O Ministério Público Federal (MPF) requereu que três instituições de ensino superior do noroeste paulista comprovem ter indenizado alunos e ex-alunos pela cobrança ilegal para expedição de documentos desde 2003. A obrigação foi imposta por força de condenação no âmbito de uma ação civil pública do MPF contra o Centro de Ensino e Cultura de Auriflama, a Associação Educacional de Jales (mantenedora da Unijales) e a Fundação Municipal de Educação e Cultura de Santa Fé do Sul.

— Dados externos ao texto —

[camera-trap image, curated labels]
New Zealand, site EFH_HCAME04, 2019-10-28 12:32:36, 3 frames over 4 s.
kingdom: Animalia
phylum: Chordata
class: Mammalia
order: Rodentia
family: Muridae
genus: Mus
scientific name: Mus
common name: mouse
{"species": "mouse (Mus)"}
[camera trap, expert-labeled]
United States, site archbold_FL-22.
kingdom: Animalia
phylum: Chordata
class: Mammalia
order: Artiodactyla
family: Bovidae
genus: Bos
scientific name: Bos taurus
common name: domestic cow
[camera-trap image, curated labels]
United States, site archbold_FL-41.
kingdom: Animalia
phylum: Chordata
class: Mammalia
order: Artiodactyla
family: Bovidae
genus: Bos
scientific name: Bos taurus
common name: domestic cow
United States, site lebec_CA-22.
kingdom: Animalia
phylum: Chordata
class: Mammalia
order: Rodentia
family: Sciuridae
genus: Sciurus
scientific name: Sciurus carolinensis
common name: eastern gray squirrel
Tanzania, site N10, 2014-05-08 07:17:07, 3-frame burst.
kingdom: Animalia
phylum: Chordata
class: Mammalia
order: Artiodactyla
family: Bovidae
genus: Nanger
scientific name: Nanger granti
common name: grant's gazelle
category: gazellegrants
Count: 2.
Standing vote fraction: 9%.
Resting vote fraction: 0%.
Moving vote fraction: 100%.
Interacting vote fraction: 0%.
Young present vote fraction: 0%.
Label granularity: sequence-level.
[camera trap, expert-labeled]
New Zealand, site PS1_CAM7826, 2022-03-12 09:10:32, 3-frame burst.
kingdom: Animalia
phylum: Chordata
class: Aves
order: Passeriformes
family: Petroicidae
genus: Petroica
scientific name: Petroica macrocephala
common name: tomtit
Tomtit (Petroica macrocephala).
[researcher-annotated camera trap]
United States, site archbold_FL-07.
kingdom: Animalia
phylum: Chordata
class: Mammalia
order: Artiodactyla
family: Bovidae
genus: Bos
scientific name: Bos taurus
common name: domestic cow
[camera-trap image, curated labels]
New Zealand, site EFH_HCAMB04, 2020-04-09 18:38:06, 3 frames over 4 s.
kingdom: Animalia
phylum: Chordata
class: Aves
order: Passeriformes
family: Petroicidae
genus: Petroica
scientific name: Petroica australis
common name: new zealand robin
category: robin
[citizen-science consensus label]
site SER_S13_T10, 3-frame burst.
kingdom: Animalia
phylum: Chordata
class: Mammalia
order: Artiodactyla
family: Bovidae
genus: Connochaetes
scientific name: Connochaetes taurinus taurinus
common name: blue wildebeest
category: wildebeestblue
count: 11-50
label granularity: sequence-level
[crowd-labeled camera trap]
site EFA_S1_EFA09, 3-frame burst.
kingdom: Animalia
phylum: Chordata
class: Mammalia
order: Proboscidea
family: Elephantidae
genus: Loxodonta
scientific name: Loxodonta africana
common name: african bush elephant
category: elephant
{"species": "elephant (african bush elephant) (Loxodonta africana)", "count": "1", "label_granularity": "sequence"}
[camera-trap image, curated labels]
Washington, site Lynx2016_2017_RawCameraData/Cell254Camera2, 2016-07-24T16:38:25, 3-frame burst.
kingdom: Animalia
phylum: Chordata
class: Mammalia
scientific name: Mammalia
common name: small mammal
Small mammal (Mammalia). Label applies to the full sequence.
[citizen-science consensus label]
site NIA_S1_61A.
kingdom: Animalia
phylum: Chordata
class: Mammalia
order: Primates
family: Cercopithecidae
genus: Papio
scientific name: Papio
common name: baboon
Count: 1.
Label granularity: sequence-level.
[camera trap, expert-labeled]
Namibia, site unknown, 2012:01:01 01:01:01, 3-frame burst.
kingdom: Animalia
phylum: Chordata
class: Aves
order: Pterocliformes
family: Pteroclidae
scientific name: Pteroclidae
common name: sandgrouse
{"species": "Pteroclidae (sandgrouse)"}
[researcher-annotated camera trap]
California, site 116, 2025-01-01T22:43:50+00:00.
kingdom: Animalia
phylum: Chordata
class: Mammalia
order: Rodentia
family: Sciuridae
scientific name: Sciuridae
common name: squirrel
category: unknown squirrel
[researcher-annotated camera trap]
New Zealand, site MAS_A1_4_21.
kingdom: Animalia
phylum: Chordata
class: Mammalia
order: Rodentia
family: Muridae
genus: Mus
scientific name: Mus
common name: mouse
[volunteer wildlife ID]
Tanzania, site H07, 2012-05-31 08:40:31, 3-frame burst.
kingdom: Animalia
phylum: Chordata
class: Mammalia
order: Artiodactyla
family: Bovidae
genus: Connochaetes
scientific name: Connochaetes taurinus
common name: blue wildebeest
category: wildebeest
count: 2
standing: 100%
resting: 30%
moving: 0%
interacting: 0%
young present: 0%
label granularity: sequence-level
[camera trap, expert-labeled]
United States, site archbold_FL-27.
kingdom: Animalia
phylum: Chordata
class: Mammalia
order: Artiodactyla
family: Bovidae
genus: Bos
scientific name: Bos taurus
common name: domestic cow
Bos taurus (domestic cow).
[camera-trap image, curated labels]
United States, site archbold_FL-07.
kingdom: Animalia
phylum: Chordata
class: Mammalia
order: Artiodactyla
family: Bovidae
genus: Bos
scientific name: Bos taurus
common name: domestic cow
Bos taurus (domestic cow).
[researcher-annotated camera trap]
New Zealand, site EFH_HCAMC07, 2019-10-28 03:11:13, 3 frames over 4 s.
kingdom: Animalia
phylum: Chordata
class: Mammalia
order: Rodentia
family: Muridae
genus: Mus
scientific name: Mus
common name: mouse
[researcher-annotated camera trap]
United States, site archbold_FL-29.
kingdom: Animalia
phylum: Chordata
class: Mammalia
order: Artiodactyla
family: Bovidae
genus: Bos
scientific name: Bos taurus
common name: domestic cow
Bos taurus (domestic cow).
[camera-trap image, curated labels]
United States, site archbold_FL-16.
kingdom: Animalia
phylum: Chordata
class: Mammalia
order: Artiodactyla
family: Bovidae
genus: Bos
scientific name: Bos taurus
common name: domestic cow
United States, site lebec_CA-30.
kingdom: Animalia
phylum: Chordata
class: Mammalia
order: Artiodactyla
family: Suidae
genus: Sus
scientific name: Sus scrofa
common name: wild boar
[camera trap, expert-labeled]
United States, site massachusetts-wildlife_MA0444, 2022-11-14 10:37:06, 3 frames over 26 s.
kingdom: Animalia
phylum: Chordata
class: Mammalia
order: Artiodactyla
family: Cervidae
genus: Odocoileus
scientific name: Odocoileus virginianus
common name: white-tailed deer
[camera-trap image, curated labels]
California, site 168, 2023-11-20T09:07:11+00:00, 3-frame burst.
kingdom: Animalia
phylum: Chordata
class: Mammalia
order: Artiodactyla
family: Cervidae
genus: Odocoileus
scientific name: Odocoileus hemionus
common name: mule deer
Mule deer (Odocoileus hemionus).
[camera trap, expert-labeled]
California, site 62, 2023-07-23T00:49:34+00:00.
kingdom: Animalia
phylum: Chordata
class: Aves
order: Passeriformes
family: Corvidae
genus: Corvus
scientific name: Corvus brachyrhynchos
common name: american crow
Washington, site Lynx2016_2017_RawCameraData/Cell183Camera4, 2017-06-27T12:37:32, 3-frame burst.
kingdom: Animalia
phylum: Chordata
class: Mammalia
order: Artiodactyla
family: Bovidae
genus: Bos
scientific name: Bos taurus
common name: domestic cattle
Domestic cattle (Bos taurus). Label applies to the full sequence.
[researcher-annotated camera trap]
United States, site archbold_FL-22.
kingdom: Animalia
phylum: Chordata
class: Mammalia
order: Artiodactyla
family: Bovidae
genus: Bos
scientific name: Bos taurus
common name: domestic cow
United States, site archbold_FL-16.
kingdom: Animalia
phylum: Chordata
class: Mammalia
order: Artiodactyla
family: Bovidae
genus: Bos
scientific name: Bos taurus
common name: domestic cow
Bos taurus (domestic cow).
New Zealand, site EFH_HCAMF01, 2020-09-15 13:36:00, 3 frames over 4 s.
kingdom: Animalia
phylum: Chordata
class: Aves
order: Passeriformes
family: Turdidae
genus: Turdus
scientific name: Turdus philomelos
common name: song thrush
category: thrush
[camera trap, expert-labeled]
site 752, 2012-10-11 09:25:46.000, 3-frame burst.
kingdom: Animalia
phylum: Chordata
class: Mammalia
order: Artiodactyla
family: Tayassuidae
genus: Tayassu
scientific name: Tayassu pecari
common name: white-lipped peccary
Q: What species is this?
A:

As instituições foram condenadas a devolver aos estudantes as quantias, atualizadas com juros e correção monetária, cobradas para a emissão da primeira via de diplomas, históricos escolares, boletins de notas e outros documentos. A prática contraria as normas do Ministério da Educação, que indicam a expedição dos papéis entre os serviços já cobertos pelo pagamento das mensalidades e reservam às faculdades o direito de apenas recolher taxas quando os pedidos são extraordinários, como no caso de segunda via.

Além de estabelecer a indenização, a sentença da Justiça Federal em 2011 proibiu as três entidades de realizarem novas cobranças dessa natureza e garantiu o direito de ex-alunos de terem acesso às primeiras vias dos documentos caso não as tenham obtido em virtude das taxas exigidas. Após recursos da defesa contra a decisão, o Tribunal Regional Federal da 3ª Região (TRF3) descartou a indenização dos valores em dobro, conforme definido inicialmente, mas manteve a ordem para devolução simples das quantias e as demais obrigações impostas.

As entidades estão sujeitas a multas diárias de R$ 1 mil caso descumpram as determinações judiciais. A condenação é definitiva desde junho do ano passado, quando se esgotaram os prazos para que as instituições de ensino protocolassem novos recursos contra a decisão. Em manifestação enviada à Justiça, o MPF pede que, além de comprovarem as indenizações, as rés apresentem a relação de todas as cobranças indevidas feitas de 2003 até hoje.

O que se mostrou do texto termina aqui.